Xynn is our proprietary technology platform, which incorporates our own algorithms as well as cutting-edge artificial intelligence research from academia. It powers all the products on our website and also allows us to quickly generate bespoke solutions. In this post, I’d like to share a little about Xynn and how it provides a very powerful basis for building natural language solutions.
Most of what we do here at Lore involves understanding human-generated content, and Xynn is really at the core of what allows us to do that. We sometimes call it a “knowledge discovery engine,” but at its lowest level it’s a “text understanding engine” (you can’t discover knowledge until you’ve understood what you’ve read!).
Xynn isn’t a single entity but rather a platform that powers our products and customized solutions. It’s a collections of tools we’ve developed over the past year that work closely together to ingest, annotate, understand, and analyze text. In order to process a client’s document, whether a large multi-page PDF presentation or a single tweet, we first need to pull out and understand the relevant text (and possibly images) in the document and then store and index that information. This is Xynn’s job.
In very general terms, Xynn processes text in several steps:
Extract: This involves parsing the input document (PDF, Word file, HTML, etc.), pulling out the text, and splitting it into a series of paragraphs, sentences, and words. Documents can also have metadata associated with them (author, publication date, category, etc.), which is all pulled in as well.
Parse & Annotate: Xynn tries to break down the grammatical structure of each sentence, determining what role each word plays (Is it the subject or object? What verb is it connected with? etc.). This information is also used to identify interesting objects (or entities) in the text, including proper nouns (people, organizations, cities, etc.) and other useful categories (currencies, dates, time periods, etc.). By leveraging its understanding of grammar, Xynn can identify entities it has never seen before because of how they’re used in a sentence.
Link & Contextualize: The annotations above all work at the level of individual sentences, but in this next step we apply global intelligence. This happens in two stages. First, each sentence is compared to the rest of the document and to all related documents (e.g., from the same client). Second, the information in the text is compared to all the relevant structured information we have: a client’s database, taxonomy, or even information in public data sources (like Wikipedia). For instance, Xynn would recognize that the word “Lincoln” might be a reference to a US president or to a brand of cars, and it would figure out which is correct based on the other text in the document (or how the word is used in the sentence).
Sentiment & Themes: Xynn uses the language of the text to tag it with more “subjective” annotations, such as sentiment or tone (positive, negative, etc.). It also assigns a set of likely keywords and topics to each part of a document. These may be specific, important terms from the text itself, but they can also be pulled from a list provided by the customer. These annotations provide very useful metadata when analyzing or interacting with the text.

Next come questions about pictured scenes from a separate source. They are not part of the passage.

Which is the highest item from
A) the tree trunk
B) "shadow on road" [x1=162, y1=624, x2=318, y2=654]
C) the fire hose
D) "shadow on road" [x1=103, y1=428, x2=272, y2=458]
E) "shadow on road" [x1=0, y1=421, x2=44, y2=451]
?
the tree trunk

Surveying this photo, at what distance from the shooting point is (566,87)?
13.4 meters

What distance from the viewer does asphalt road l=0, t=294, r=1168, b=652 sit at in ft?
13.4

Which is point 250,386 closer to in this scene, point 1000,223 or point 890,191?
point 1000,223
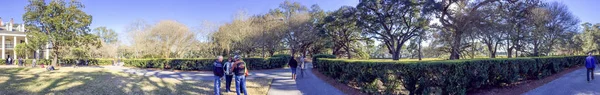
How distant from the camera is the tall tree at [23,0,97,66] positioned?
1792 cm

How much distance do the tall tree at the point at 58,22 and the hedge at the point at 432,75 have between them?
20511 mm

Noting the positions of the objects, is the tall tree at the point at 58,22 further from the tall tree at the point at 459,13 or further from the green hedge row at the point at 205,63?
the tall tree at the point at 459,13

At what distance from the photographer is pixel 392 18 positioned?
1104 inches

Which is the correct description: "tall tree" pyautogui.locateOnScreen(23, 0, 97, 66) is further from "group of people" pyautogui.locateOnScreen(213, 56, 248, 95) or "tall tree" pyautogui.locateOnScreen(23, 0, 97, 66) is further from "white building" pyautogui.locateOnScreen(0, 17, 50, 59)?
"white building" pyautogui.locateOnScreen(0, 17, 50, 59)

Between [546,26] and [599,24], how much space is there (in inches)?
1082

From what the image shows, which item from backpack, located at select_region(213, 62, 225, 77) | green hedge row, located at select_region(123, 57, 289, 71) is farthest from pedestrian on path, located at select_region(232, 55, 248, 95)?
green hedge row, located at select_region(123, 57, 289, 71)

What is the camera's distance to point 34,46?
64.5 ft

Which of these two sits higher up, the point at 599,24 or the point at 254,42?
the point at 599,24

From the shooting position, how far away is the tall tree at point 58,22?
17922 mm

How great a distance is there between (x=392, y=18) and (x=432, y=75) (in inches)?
930

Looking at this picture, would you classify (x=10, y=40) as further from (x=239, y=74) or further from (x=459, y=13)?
(x=459, y=13)

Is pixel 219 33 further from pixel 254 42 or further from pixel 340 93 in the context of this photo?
pixel 340 93

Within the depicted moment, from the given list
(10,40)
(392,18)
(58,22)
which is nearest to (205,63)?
(58,22)

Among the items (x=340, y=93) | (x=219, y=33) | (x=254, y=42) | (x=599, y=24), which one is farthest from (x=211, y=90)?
(x=599, y=24)
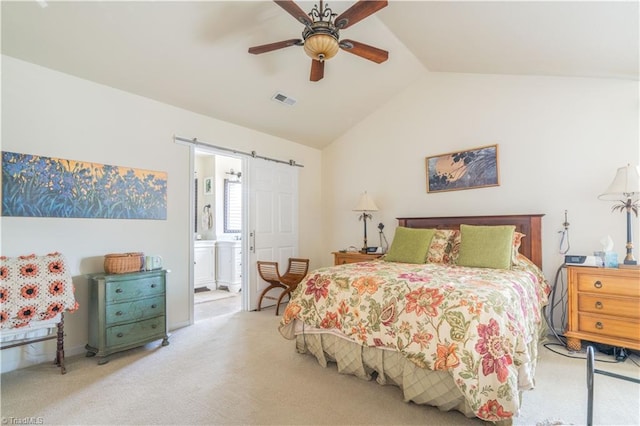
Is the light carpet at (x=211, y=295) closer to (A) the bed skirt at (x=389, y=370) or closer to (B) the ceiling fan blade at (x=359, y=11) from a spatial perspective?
(A) the bed skirt at (x=389, y=370)

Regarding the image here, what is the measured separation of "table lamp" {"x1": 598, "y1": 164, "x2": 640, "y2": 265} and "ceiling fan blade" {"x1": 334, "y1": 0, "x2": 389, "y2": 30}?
2.49 metres

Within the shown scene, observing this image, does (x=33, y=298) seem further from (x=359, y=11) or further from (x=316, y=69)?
(x=359, y=11)

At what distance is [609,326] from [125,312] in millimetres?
4219

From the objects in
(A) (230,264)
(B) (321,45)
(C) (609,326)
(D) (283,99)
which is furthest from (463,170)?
(A) (230,264)

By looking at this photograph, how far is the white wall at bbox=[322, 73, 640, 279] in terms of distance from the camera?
307 centimetres

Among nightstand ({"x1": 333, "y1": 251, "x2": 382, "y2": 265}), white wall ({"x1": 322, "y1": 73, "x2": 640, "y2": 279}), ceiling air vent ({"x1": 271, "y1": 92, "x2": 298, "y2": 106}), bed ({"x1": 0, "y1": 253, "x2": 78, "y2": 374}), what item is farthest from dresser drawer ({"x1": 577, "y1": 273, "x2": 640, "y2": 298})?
bed ({"x1": 0, "y1": 253, "x2": 78, "y2": 374})

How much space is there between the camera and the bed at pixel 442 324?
1718 millimetres

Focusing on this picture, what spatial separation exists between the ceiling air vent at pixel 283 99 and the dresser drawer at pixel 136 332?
279 centimetres

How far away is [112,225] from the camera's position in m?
3.13

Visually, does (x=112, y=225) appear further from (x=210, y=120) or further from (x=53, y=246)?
(x=210, y=120)

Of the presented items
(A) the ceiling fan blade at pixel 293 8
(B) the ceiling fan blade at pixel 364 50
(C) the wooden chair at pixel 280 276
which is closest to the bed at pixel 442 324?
(C) the wooden chair at pixel 280 276

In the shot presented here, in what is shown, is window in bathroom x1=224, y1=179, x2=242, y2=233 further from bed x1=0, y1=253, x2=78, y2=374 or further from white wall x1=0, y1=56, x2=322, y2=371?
bed x1=0, y1=253, x2=78, y2=374

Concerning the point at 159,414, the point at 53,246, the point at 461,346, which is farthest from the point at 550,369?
the point at 53,246

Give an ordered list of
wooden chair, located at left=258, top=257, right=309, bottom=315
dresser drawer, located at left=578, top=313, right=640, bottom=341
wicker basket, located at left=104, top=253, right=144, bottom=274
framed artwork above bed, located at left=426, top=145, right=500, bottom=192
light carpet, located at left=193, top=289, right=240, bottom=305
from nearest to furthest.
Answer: dresser drawer, located at left=578, top=313, right=640, bottom=341 → wicker basket, located at left=104, top=253, right=144, bottom=274 → framed artwork above bed, located at left=426, top=145, right=500, bottom=192 → wooden chair, located at left=258, top=257, right=309, bottom=315 → light carpet, located at left=193, top=289, right=240, bottom=305
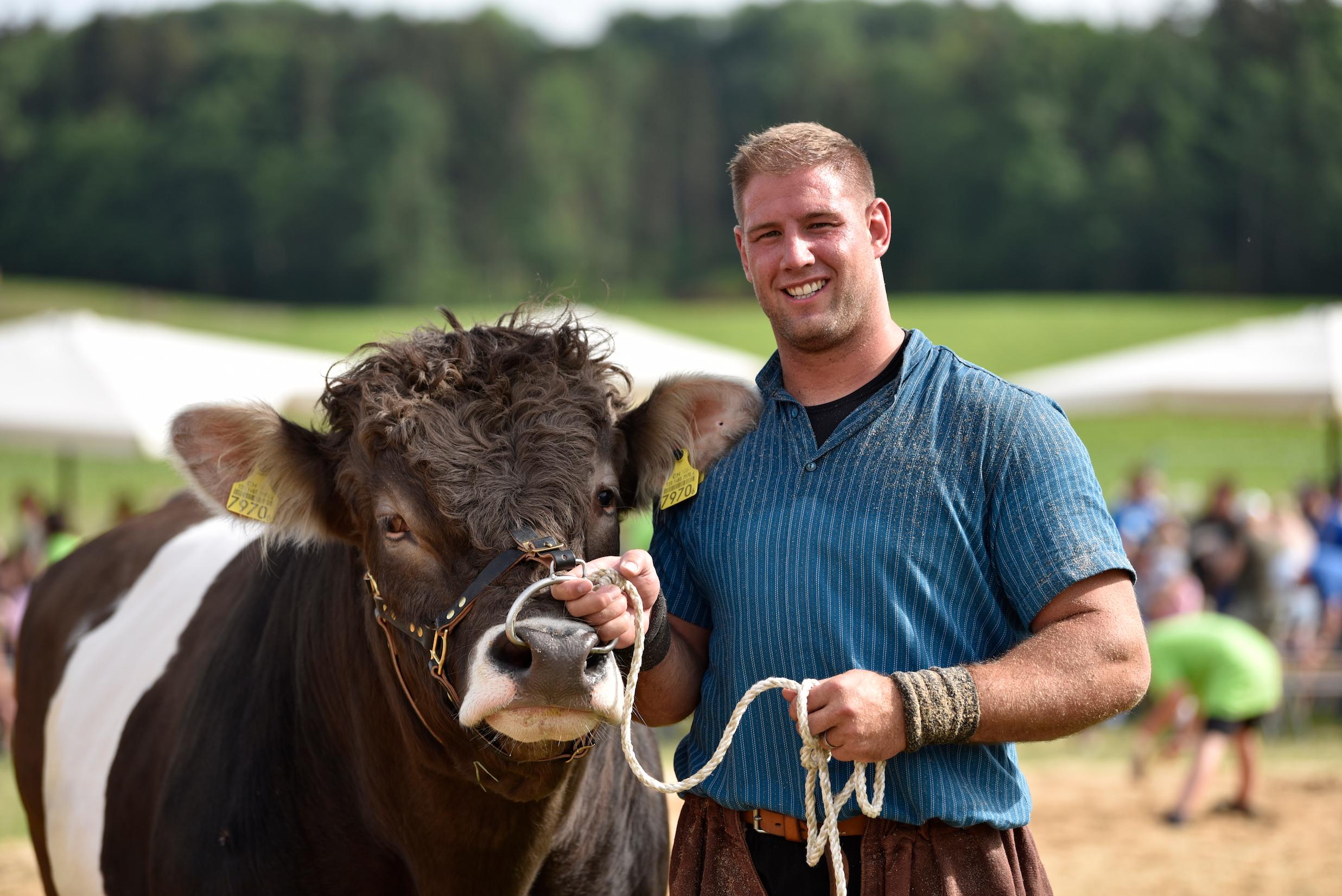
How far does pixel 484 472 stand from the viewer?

Index & Enrich: Finally, the output of this process is saved into our high-performance database so that it’s ready to be searched and analyzed. Each document is stored and indexed along with all the information extracted above. In many cases, we also enrich the document with additional information pulled in from public data sources or customer databases. For instance, if a document mentions a group of suppliers of one of our customers, Xynn would retrieve and index each supplier’s country, as well as the fact that they are suppliers, along with the document. This would enable us to very quickly retrieve all documents mentioning all suppliers from a given region (even if the region’s name is never mentioned in the document).
After processing, Xynn’s version of each document can be thought of as an extremely informative “onion,” with the original document at the core and successive layers building on each other to provide an ever-richer understanding of the document.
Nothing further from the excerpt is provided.